Unity Catalog, generally available on AWS and Azure in the coming weeks,  offers a centralised governance solution for all data and AI assets, with built-in search and discovery, automated lineage for all workloads, with performance and scalability for a lakehouse on any cloud. Also, Databricks introduced data lineage for Unity Catalog earlier this month, significantly expanding data governance capabilities on the lakehouse and giving businesses a complete view of the entire data lifecycle. With data lineage, customers gain visibility into where data in their lakehouse came from, who created it and when, how it has been modified over time, how it’s being used across data warehousing and data science workloads, and much more. 

 

Enhanced Data Sharing Enabled By Databricks Marketplace and Cleanrooms 

As the first marketplace for all data and AI, available in the coming months, Databricks Marketplace provides an open marketplace to package and distribute data and analytics assets.
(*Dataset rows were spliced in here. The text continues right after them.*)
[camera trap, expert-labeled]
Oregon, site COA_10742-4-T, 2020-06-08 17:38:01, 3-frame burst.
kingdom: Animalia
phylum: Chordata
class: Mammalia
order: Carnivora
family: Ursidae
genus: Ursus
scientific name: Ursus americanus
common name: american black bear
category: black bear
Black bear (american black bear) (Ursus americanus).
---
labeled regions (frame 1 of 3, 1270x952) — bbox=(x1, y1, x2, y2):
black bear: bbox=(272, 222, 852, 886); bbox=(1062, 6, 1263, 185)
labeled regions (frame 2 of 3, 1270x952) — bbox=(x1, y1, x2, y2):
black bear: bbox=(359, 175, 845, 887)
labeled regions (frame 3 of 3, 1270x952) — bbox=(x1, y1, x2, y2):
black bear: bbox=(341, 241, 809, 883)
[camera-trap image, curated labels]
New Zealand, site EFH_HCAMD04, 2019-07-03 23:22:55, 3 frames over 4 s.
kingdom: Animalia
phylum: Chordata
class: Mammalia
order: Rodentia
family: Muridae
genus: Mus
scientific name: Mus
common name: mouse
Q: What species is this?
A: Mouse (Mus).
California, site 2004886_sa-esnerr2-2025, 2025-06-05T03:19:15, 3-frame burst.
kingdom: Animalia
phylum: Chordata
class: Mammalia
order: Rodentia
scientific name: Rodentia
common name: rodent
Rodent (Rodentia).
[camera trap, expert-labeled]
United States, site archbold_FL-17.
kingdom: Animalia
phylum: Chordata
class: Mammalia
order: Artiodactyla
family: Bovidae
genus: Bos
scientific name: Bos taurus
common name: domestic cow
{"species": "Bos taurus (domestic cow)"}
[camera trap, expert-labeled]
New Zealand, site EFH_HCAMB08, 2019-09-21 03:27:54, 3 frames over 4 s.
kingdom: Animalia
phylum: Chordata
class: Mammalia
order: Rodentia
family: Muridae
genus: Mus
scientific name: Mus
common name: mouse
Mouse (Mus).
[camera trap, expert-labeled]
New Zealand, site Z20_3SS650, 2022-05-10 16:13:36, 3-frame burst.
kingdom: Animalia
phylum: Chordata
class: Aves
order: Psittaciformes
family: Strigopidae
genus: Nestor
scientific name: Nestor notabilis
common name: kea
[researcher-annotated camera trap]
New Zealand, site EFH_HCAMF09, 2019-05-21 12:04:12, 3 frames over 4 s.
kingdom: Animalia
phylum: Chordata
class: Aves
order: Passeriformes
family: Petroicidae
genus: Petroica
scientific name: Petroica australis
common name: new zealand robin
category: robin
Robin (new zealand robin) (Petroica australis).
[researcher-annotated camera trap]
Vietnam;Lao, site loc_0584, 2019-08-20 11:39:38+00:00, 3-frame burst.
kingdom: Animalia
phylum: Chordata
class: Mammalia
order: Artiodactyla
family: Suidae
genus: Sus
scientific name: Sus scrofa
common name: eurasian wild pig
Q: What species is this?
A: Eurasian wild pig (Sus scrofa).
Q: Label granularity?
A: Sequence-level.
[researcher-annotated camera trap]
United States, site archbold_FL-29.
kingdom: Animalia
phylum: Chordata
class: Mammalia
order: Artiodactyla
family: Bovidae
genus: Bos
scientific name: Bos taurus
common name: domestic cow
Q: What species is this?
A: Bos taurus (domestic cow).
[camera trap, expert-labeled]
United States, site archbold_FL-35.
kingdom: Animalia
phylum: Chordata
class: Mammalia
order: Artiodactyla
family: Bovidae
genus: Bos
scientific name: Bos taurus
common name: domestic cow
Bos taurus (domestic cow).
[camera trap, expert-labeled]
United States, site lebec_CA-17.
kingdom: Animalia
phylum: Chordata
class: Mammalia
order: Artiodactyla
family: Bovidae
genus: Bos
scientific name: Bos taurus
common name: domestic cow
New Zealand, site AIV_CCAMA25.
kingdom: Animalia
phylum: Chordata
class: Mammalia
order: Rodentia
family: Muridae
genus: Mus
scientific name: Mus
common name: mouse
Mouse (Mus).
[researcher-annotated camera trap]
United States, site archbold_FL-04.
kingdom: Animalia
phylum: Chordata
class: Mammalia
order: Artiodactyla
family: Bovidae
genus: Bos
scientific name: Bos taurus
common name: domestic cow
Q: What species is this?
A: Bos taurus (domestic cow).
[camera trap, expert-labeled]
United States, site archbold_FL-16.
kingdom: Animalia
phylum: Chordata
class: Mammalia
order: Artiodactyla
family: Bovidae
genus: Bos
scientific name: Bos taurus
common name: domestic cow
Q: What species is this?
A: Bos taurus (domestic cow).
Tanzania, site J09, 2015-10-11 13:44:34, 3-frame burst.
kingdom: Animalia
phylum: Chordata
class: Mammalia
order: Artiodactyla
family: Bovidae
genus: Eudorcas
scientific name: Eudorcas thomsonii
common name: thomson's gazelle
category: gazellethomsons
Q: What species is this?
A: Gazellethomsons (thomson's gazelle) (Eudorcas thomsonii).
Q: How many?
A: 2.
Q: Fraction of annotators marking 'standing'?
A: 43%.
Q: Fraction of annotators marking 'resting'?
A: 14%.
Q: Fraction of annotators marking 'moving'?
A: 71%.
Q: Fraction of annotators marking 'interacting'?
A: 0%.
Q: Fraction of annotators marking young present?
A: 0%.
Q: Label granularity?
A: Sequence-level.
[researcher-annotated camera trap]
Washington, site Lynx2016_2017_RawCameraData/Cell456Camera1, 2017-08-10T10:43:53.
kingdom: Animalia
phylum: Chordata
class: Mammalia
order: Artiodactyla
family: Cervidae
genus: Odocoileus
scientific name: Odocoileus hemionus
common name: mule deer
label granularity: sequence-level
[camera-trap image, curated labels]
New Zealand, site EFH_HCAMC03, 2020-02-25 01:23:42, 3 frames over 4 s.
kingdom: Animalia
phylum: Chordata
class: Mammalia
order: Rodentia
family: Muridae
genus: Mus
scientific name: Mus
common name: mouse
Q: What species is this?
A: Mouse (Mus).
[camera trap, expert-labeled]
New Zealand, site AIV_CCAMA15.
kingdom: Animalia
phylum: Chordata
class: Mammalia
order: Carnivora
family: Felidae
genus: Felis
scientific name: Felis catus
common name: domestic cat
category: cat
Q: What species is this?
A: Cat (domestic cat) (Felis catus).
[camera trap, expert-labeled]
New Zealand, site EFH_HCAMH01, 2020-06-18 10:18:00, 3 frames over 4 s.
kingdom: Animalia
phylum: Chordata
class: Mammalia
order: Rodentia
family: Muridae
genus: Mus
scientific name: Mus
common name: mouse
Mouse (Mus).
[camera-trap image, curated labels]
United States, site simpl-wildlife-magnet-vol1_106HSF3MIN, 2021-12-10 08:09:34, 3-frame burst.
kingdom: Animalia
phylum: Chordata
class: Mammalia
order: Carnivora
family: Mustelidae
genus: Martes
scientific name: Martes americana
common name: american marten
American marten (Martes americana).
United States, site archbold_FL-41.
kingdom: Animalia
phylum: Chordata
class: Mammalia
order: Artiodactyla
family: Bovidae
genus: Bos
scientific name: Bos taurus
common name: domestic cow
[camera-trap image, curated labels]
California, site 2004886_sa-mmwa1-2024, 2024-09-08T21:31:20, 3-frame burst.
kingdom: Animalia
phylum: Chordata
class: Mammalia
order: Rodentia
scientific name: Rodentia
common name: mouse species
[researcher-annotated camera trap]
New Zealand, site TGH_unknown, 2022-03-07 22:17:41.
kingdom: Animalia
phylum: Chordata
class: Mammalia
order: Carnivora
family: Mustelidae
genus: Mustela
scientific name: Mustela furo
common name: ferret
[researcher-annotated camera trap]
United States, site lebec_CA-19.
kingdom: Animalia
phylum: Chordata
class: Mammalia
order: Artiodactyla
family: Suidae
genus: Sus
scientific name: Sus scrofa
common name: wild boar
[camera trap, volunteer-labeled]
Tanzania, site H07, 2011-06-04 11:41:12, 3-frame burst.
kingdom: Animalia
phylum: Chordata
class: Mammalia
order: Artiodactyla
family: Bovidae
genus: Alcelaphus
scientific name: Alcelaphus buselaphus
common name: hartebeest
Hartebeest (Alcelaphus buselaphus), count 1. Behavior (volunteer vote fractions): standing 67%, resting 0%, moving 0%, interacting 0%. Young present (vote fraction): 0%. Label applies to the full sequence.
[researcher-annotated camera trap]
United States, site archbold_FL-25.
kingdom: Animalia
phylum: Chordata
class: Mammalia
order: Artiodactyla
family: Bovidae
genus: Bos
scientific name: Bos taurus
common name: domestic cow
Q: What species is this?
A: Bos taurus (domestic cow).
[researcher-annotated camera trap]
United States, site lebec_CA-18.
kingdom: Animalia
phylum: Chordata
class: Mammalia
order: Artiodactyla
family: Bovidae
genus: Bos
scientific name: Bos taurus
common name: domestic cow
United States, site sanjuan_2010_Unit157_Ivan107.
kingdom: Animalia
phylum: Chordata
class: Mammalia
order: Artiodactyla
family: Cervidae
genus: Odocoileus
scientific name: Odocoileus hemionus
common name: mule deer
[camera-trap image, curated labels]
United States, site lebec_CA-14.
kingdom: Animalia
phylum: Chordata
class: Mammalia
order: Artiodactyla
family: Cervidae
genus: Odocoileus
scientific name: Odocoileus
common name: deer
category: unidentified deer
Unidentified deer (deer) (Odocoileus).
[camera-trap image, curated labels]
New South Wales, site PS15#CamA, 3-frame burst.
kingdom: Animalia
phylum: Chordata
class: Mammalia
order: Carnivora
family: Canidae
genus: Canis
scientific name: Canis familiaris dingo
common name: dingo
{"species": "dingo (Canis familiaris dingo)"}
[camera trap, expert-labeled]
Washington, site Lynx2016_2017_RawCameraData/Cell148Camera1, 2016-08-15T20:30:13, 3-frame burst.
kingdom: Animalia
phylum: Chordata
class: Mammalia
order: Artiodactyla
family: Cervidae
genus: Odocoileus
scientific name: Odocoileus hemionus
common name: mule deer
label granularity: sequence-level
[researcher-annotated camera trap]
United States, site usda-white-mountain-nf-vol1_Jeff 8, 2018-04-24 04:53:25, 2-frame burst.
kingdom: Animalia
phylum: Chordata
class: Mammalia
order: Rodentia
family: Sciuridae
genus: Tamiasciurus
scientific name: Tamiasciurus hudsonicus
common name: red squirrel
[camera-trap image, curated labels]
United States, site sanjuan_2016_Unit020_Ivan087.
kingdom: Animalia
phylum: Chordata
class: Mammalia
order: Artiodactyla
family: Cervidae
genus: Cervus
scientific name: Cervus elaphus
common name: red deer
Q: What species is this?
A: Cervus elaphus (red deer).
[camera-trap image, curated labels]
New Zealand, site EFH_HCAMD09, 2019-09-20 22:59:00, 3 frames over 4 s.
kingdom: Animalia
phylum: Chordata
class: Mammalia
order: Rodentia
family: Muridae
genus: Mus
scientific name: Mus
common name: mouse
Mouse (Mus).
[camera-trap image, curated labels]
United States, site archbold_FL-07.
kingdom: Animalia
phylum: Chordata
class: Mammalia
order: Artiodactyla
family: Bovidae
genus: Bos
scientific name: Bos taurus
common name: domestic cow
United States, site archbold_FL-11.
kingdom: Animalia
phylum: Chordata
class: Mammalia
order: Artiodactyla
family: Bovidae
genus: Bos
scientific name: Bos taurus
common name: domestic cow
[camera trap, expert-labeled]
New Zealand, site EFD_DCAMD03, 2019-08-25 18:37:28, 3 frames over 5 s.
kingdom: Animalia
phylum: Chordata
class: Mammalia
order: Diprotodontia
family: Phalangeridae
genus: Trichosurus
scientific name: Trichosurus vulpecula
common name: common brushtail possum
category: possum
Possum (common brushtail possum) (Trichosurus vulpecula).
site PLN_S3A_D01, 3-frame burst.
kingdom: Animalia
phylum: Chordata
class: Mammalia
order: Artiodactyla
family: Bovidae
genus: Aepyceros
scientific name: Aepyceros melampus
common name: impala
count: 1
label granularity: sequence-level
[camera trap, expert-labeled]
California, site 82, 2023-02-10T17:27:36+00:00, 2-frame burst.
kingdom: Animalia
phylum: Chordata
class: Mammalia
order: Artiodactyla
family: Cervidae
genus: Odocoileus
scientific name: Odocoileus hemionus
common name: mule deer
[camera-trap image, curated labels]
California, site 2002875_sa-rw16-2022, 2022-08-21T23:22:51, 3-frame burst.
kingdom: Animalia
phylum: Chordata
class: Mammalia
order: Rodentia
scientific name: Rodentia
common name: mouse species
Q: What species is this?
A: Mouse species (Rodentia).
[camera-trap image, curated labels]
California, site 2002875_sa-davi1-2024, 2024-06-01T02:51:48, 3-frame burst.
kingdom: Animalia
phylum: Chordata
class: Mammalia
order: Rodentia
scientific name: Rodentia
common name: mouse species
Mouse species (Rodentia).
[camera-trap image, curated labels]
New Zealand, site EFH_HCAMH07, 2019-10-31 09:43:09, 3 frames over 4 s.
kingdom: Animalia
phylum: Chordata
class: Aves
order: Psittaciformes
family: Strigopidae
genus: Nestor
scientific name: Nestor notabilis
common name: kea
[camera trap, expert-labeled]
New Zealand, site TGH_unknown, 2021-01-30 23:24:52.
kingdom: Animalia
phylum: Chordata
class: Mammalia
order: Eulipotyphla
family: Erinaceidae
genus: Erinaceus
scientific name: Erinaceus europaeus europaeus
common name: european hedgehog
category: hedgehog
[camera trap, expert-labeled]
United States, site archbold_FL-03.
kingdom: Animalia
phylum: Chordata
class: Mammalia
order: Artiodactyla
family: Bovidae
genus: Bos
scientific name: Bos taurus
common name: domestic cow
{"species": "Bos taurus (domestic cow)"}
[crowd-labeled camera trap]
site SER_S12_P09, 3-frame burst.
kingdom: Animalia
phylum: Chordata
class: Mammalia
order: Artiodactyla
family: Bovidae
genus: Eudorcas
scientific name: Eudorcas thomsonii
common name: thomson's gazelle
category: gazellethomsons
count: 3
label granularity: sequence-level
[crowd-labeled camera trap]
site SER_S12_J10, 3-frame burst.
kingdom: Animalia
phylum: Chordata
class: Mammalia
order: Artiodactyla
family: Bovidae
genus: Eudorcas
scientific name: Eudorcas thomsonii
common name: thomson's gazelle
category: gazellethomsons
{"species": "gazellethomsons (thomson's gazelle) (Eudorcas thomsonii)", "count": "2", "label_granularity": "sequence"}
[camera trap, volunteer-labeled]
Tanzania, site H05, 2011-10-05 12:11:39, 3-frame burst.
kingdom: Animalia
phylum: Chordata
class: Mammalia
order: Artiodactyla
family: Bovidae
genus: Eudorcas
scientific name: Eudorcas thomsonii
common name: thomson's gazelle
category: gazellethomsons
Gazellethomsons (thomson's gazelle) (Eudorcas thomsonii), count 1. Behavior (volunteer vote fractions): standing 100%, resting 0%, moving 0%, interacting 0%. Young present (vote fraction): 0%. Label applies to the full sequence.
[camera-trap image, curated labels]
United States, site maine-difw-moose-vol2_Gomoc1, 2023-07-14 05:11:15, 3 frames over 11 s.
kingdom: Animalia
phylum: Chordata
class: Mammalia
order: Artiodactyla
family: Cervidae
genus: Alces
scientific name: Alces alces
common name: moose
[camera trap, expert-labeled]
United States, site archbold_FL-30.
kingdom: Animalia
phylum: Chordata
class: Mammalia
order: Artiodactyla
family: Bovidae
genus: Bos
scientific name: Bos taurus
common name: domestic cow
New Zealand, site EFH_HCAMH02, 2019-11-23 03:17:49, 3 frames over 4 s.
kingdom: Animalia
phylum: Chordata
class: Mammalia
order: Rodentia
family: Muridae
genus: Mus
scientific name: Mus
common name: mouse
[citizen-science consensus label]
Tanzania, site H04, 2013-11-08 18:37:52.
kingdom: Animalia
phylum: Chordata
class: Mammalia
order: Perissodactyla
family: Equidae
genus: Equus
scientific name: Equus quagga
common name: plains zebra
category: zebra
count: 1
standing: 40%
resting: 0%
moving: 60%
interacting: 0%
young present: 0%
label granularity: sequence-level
Going beyond marketplaces that simply offer datasets, Databricks Marketplace enables data providers to securely package and monetise a host of assets such as data tables, files, machine learning models, notebooks and analytics dashboards. Data consumers can easily discover new data and AI assets, jumpstart their analysis and gain insights and value from data faster. For example, instead of acquiring access to a dataset and investing their own time to develop and maintain dashboards to report on it, they can choose to simply subscribe to pre-existing dashboards that already provide the necessary analytics. Databricks Marketplace is powered by Delta Sharing, allowing data providers to share their data without having to move or replicate the data from their cloud storage. This allows providers to deliver data to other clouds, tools, and platforms from a single source.

 

Databricks is also helping customers share and collaborate with data across organisational boundaries. Cleanrooms, available in the coming months, will provide a way to share and join data across organisations with a secure, hosted environment and no data replication required. In the context of media and advertising, for example, two companies may want to understand audience overlap and campaign reach. Existing cleanroom solutions have limitations, as they are commonly restricted to SQL tools and run the risk of data duplication across multiple platforms. With Cleanrooms, organisations can easily collaborate with customers and partners on any cloud and provide them the flexibility to run complex computations and workloads using both SQL and data science-based tools - including Python, R, and Scala - with consistent data privacy controls.

 

MLflow 2.0 Streamlines and Accelerates Production Machine Learning at Scale

Databricks continues to lead the way in MLOps innovation with the introduction of MLflow 2.0. Getting a machine learning pipeline into production requires setting up infrastructure, not just writing code. This can be difficult for new users and tedious for everyone at scale. MLflow Pipelines, made possible by MLflow 2.0, now handles the operational details for users. Instead of setting up orchestration of notebooks, users can simply define the elements of the pipeline in a configuration file and MLflow Pipelines manages execution automatically. Looking beyond MLflow, Databricks also added Serverless Model Endpoints to directly support production model hosting, as well as built-in Model Monitoring dashboards to help teams analyse the real-world model performance.

 

Delta Live Tables Includes Industry First Performance Optimiser for Data Engineering Pipelines 

Delta Live Tables (DLT) is the first ETL framework to use a simple, declarative approach to building reliable data pipelines. Since its launch earlier this year, Databricks continues to expand DLT with new capabilities including the introduction of a new performance optimisation layer designed to speed up execution and reduce costs of ETL. Additionally, new Enhanced Autoscaling is purpose-built to intelligently scale resources with the fluctuations of streaming workloads, and Change Data Capture (CDC) for Slowly Changing Dimensions - Type 2, easily tracks every change in source data for both compliance and machine learning experimentation purposes.